Demonetisation was for institutional cleansing: Niti Aayog’s Bibek Debroy

New Delhi, Nov 9: NITI Ayog member Bibek Debroy admits that demonetisation was a temporary shock on growth but asserts that the economy has now climbed back. One year into the disruptive note ban, Prime Minister Narendra Modi`s economic policy adviser says the worst is over and there are signs that things are improving now.
He also says demonetisation should not be seen through a narrow cost-benefit calculus but as a move aimed at “institutional cleansing”.

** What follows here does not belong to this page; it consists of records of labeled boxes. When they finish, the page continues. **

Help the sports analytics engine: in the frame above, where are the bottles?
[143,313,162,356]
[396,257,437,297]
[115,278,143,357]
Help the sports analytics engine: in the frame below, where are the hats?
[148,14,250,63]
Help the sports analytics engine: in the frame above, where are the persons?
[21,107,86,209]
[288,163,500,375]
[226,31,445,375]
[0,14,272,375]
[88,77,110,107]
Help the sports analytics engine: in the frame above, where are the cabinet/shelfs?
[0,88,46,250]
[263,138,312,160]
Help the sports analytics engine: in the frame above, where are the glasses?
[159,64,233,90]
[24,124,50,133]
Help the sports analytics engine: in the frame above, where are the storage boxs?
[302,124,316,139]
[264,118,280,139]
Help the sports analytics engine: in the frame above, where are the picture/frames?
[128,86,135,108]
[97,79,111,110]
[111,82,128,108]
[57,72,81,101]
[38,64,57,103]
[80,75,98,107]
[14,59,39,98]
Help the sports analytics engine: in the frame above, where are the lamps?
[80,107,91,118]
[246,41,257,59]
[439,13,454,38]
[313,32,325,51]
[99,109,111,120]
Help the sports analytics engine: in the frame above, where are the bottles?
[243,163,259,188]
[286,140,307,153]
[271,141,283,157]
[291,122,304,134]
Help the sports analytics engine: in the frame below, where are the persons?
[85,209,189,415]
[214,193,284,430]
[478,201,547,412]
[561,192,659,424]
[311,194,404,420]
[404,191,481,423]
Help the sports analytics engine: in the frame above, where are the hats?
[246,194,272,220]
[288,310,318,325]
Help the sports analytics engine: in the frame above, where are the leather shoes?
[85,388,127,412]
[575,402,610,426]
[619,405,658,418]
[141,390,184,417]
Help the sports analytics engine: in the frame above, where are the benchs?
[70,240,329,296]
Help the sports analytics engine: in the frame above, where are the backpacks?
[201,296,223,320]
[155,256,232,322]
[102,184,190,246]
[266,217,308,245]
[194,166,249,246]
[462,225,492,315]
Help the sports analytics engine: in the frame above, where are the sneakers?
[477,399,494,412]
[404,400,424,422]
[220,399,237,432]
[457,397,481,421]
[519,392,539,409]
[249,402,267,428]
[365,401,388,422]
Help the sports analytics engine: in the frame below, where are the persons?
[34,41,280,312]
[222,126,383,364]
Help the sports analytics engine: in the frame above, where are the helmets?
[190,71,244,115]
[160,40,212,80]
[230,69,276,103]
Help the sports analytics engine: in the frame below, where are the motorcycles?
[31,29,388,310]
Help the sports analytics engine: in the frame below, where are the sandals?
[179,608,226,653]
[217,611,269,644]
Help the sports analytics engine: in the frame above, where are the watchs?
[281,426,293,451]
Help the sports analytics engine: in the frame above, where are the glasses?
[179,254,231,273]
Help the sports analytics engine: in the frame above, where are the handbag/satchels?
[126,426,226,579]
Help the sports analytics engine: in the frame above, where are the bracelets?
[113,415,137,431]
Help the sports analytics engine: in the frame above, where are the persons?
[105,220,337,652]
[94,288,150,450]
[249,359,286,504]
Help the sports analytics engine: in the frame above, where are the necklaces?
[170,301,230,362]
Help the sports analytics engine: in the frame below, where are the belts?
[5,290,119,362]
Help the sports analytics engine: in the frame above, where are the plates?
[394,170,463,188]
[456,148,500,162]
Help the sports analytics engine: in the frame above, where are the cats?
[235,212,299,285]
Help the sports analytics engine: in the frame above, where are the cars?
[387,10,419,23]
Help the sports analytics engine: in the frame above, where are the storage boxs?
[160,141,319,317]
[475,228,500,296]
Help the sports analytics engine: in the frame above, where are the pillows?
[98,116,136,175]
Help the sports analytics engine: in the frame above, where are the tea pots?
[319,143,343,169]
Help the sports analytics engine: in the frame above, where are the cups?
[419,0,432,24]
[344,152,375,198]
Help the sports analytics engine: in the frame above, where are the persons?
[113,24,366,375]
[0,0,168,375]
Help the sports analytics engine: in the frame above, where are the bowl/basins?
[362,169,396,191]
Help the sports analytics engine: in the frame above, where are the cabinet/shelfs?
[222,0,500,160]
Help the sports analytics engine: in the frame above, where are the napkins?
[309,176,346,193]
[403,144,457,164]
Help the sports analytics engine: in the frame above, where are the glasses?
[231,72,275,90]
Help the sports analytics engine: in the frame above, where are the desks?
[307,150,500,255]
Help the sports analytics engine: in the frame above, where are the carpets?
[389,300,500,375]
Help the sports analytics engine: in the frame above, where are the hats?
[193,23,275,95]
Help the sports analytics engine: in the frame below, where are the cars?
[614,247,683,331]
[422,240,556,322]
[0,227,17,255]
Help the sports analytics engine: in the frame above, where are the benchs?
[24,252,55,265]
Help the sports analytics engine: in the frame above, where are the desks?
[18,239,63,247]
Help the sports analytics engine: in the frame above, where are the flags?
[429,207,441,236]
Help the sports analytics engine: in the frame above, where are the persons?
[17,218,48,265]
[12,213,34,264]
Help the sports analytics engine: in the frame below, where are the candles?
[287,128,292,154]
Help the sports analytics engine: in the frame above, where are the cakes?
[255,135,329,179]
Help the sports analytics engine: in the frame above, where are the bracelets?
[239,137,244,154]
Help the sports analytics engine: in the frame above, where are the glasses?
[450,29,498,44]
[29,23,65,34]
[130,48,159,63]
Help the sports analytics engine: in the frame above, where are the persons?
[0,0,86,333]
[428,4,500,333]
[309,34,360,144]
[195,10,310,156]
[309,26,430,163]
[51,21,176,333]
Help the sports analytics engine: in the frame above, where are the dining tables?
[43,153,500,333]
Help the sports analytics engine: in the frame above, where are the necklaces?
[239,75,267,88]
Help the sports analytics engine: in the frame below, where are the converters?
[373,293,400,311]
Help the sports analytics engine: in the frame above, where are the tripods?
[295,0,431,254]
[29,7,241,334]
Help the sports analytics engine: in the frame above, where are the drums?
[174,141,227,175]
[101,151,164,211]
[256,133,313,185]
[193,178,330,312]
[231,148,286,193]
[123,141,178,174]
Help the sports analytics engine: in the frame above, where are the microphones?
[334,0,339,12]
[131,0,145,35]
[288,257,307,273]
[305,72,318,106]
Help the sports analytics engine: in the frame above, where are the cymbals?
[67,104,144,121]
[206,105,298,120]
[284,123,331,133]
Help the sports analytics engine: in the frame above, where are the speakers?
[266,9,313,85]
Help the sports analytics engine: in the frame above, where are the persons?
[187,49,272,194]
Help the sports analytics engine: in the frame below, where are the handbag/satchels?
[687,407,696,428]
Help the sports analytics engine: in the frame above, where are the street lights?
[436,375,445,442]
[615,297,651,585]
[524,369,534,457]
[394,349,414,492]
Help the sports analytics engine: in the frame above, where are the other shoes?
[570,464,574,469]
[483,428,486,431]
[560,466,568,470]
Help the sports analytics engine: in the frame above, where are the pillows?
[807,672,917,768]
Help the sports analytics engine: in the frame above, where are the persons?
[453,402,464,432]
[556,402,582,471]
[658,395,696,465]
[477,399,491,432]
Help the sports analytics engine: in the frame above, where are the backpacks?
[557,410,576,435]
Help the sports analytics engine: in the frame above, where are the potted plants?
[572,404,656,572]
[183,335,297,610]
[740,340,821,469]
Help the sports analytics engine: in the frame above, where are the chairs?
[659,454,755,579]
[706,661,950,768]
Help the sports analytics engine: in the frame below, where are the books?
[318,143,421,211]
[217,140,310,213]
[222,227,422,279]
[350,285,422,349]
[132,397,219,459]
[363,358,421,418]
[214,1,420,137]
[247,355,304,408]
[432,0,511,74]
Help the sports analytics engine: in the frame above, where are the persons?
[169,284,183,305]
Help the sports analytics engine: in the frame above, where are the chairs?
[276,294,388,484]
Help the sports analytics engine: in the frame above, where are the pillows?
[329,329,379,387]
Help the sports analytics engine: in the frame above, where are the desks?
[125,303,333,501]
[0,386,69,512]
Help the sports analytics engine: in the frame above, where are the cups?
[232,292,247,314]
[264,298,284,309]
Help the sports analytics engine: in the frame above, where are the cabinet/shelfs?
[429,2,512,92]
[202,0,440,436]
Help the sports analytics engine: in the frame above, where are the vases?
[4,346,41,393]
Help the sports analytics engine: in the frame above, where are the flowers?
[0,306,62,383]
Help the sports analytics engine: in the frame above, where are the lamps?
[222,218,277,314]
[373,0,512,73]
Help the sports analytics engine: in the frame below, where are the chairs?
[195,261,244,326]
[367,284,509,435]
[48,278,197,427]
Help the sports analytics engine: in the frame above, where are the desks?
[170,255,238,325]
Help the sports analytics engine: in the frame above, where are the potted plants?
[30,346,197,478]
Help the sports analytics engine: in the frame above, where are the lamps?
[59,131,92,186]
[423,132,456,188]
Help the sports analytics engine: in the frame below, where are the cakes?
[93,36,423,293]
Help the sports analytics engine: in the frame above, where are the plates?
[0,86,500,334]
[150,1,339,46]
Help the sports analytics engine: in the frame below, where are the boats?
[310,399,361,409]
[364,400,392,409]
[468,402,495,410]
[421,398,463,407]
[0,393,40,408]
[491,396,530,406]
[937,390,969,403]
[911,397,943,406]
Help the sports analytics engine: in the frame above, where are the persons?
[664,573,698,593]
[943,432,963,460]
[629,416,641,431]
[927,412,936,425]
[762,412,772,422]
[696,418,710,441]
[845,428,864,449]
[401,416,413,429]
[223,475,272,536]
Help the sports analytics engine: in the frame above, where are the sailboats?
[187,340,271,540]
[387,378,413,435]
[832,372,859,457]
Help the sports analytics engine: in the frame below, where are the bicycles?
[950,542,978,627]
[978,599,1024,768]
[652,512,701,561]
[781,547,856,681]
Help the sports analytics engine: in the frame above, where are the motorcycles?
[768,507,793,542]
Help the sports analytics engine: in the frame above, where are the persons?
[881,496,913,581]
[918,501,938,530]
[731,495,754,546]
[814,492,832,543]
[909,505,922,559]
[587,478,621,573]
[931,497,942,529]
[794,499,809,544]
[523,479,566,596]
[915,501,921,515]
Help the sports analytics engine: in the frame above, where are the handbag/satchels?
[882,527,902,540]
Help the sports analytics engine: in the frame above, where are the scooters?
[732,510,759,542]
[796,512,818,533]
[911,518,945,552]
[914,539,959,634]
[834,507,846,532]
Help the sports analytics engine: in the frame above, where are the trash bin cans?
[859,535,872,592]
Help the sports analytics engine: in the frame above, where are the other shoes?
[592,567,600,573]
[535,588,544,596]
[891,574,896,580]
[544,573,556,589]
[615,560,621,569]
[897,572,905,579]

“Yes, there has been a dip, but followed by a climb back. If you look at the data, there has been a slowdown in the growth rate continuously. I have not seen any data, even remotely statistical, which suggests that demonetisation has led to a more than temporary shock in terms of growth or employment,” Debroy, who heads the Economic Advisory Council revived recently by the Prime Minister, said in an interview.
Debroy said demonetisation should not be looked at only from an economic perspective.
“If I evaluate it with a narrow economic cost-benefit calculus, I think that would be unfair, because the intention (behind the move) was not narrow economics,” Debroy said. The decision was aimed at institutional cleansing. “How do I even quantify and measure it?”
“If I look at it only with that economic lens, I will evaluate the costs and the benefits in a certain way. If I look at it with a political-economic kind of lens of cleansing up the system, I will evaluate it in a slightly different way.”
Debroy said that purely in terms of economics, one will not have to wait too long as some data, like that of direct tax collections, would come out soon which would reflect demonetisation and help understand its implications.
There was “excessively high” prevalence of cash in the system till last year and cash-to-GDP ratio has now sharply declined by almost one-third post-demonetisation, he said.
Debroy said that before demonetisation, the cash-to-GDP ratio in India was almost 13 per cent. “That`s excessive. It has now come down to a little over nine per cent,” Debroy noted.
“A lot of the cash in India was excessive and was not yielding returns to the person who held the cash, nor was it performing the role that money performs as a multiplier.”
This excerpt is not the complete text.